--- Supplied text ---

Tag Archives: F. Sionil Jose

More and more Philippine Books on Kindle!

Earlier, I bought El Filibusterismo by León María Guerrero III in the Kindle store for $9.99. While I have the book version back home, I thought of reading it again. I also have his brilliant translation of Noli Me Tangere. But in my opinion, Ma. Soledad Lacson-Locsin’s Noli was far more significant and accurate because she was from Rizal’s generation.

I noticed lately that there’s an increase in books authored by Filipinos in Kindle. For someone who collects Filipiniana titles this is exciting news.


Best biography on Rizal, also by Guerrero. The copy I have was given to me by an office colleague, Ben, nephew of NHI’s Director Badoy. This is also available in Kindle.

Recent titles like Endless Journey by Jose Almonte and Juan Ponce Enrile’s memoir, both criticized for some deceitful claims but generally good reads for both are major political figures. I’ll probably buy these two after I finish reading quite a few titles that I haven’t even started reading!

---

Given exercise 1:
According to the post on Philippine books on Kindle, what price was paid for El Filibusterismo in the Kindle store?

--- Data ---

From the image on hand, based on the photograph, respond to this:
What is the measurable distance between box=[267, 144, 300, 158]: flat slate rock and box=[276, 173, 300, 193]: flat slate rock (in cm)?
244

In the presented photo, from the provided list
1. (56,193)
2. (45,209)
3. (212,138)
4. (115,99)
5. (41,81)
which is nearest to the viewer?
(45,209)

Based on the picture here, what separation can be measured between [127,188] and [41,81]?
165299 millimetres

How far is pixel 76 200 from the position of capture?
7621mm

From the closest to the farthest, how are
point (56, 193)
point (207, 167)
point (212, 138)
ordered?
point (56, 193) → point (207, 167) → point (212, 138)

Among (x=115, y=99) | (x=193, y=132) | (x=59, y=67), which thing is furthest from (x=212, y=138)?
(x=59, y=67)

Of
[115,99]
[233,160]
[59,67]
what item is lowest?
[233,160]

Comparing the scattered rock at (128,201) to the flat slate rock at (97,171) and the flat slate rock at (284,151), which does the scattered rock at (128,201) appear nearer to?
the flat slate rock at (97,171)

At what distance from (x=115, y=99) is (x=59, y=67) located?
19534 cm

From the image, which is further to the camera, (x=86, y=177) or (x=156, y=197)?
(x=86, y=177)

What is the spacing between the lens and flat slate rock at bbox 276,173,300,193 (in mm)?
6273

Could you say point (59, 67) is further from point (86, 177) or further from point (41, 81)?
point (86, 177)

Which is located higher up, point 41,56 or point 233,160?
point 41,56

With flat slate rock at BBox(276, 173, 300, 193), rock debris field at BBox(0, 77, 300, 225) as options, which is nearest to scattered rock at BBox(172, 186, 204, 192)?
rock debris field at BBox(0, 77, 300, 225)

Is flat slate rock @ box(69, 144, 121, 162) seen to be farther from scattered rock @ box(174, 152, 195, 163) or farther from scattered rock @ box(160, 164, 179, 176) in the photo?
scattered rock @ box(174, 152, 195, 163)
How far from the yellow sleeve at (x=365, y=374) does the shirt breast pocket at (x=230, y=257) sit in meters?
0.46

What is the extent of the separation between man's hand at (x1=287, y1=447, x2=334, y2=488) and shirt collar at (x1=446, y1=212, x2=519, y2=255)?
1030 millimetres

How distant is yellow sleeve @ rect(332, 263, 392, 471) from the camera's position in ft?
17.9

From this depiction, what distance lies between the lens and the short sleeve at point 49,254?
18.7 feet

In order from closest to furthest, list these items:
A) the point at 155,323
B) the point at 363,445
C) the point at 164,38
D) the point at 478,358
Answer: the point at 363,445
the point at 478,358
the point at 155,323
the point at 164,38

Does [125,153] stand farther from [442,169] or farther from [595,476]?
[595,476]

---

Given exercise 2:
Reproduce the rows word for word, starting at the line that contains "Comparing the scattered" and continuing through the final row, with both ends included.

Full output 1:
$9.99

Full output 2:
Comparing the scattered rock at (128,201) to the flat slate rock at (97,171) and the flat slate rock at (284,151), which does the scattered rock at (128,201) appear nearer to?
the flat slate rock at (97,171)

At what distance from (x=115, y=99) is (x=59, y=67) located?
19534 cm

From the image, which is further to the camera, (x=86, y=177) or (x=156, y=197)?
(x=86, y=177)

What is the spacing between the lens and flat slate rock at bbox 276,173,300,193 (in mm)?
6273

Could you say point (59, 67) is further from point (86, 177) or further from point (41, 81)?
point (86, 177)

Which is located higher up, point 41,56 or point 233,160?
point 41,56

With flat slate rock at BBox(276, 173, 300, 193), rock debris field at BBox(0, 77, 300, 225) as options, which is nearest to scattered rock at BBox(172, 186, 204, 192)?
rock debris field at BBox(0, 77, 300, 225)

Is flat slate rock @ box(69, 144, 121, 162) seen to be farther from scattered rock @ box(174, 152, 195, 163) or farther from scattered rock @ box(160, 164, 179, 176) in the photo?
scattered rock @ box(174, 152, 195, 163)
How far from the yellow sleeve at (x=365, y=374) does the shirt breast pocket at (x=230, y=257) sit in meters?
0.46

What is the extent of the separation between man's hand at (x1=287, y1=447, x2=334, y2=488) and shirt collar at (x1=446, y1=212, x2=519, y2=255)?
1030 millimetres

How distant is yellow sleeve @ rect(332, 263, 392, 471) from the camera's position in ft?
17.9

From this depiction, what distance lies between the lens and the short sleeve at point 49,254?
18.7 feet

In order from closest to furthest, list these items:
A) the point at 155,323
B) the point at 363,445
C) the point at 164,38
D) the point at 478,358
Answer: the point at 363,445
the point at 478,358
the point at 155,323
the point at 164,38

Does [125,153] stand farther from [442,169] or farther from [595,476]?
[595,476]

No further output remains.